__TASK DETAILS__. Going through the data below, copy out each line where the word "Detected" shows up.
=-=-=
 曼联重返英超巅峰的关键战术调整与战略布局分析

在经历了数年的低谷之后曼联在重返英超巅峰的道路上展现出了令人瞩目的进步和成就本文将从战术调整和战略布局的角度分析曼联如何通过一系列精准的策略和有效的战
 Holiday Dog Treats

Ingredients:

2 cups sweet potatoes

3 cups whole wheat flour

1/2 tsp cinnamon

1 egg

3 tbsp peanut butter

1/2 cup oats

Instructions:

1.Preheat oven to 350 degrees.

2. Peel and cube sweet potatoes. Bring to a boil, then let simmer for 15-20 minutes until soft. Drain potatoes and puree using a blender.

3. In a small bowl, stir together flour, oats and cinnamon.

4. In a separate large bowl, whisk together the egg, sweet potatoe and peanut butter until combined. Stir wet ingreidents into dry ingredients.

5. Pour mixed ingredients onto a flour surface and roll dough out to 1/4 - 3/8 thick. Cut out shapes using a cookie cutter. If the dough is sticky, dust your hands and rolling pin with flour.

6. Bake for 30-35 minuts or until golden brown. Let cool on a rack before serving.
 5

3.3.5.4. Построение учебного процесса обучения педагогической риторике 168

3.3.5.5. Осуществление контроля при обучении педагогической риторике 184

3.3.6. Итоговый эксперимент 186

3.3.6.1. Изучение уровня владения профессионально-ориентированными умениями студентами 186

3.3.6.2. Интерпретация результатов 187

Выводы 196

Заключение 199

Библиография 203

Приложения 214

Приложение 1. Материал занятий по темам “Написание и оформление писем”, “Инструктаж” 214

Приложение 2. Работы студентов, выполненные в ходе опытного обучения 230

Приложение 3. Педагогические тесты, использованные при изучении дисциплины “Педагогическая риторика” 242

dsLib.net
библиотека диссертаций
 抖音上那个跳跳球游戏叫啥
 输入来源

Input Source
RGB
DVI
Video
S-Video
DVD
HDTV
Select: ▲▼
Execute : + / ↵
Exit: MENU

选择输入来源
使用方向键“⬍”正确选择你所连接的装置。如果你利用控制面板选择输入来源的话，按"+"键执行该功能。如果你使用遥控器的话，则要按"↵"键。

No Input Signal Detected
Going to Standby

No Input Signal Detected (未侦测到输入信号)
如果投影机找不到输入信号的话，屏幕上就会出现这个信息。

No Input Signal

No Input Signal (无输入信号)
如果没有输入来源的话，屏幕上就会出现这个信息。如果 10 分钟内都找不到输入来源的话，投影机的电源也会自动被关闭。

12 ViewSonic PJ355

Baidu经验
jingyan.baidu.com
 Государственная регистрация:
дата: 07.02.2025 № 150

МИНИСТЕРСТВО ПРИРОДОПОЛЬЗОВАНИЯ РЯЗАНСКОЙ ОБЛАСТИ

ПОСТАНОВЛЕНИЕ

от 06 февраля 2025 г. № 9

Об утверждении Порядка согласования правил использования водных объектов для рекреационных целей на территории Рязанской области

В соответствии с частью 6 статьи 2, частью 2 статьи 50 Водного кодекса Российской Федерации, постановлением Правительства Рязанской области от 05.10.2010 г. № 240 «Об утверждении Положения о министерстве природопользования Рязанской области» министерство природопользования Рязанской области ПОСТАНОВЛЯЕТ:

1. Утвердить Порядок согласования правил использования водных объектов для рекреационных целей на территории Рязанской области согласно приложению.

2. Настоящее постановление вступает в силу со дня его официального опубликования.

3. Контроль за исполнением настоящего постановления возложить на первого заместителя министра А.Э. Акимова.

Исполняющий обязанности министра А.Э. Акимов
=-=-=
__ANSWER TO THE EXERCISE__.
No Input Signal Detected
No Input Signal Detected (未侦测到输入信号)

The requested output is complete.